So mother and baby doing really well, and great-grandmother in Ottawa also. And the roses and vegetables. And the foot is getting better, though the puffy dark grey part under the ankle bone is a bit off-putting. I can limp, but I cannot run. Isn't that a song?
Went the other night to the Word Sisters, a gathering of women who freelance in the word business - editors, agents, publicists, publishers and a lone writer - a fascinating and accomplished group of women, sitting in a sophisticated downtown apartment with raw concrete walls and floor and an array of good food. A delicious evening of talking and munching - I could have taped our eating noises and turned them into MY ringtone, if I knew how to do such a thing. As always, there was much talk about the survival of the old-fashioned book business in this electronic age. But there we all were, having survived. So far.
Just read a library book called "Courage and Craft: Turning your life into story," by Barbara Abercrombie, looking, as always, for new ideas on teaching the writing of memoir (and the writing of it, too). It's a charming little book, containing nothing I didn't know already. Here's a good bit:
What keeps memoir from being a long, slow gaze at your own belly button is that the experience is crafted by language and structure, and you came out on the other side. You didn't stay stuck in that period of your life; you moved on - either literally or figuratively, in your head and heart or in concrete ways. You learned something in your experience that the reader can connect to. As Vivian Gornick says, it's the movement toward wisdom that counts.
The memoir, more than any other form of writing, takes a difficult personal experience and shapes it into some kind of meaning. All forms of creative writing do this to some extent, of course, but fiction and poetry wear more veils and masks then the memoir. The memoir is your experience, your truth, pretty much naked.

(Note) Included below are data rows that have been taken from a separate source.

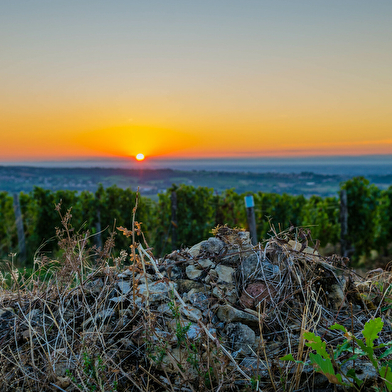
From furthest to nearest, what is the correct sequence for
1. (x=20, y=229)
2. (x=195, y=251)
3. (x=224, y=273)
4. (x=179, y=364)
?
(x=20, y=229) < (x=195, y=251) < (x=224, y=273) < (x=179, y=364)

The best memoir reads like a good story - the author's experience shaped into dramatic form that creates a powerful experience for the reader. We read to figure out how to live our own lives. Or how to deal with them or find humor. We read to know, as C. S. Lewis said, that we're not alone.
Love the line "It's the movement toward wisdom that counts."
Our mayor does not move toward wisdom. He moves toward doughnuts.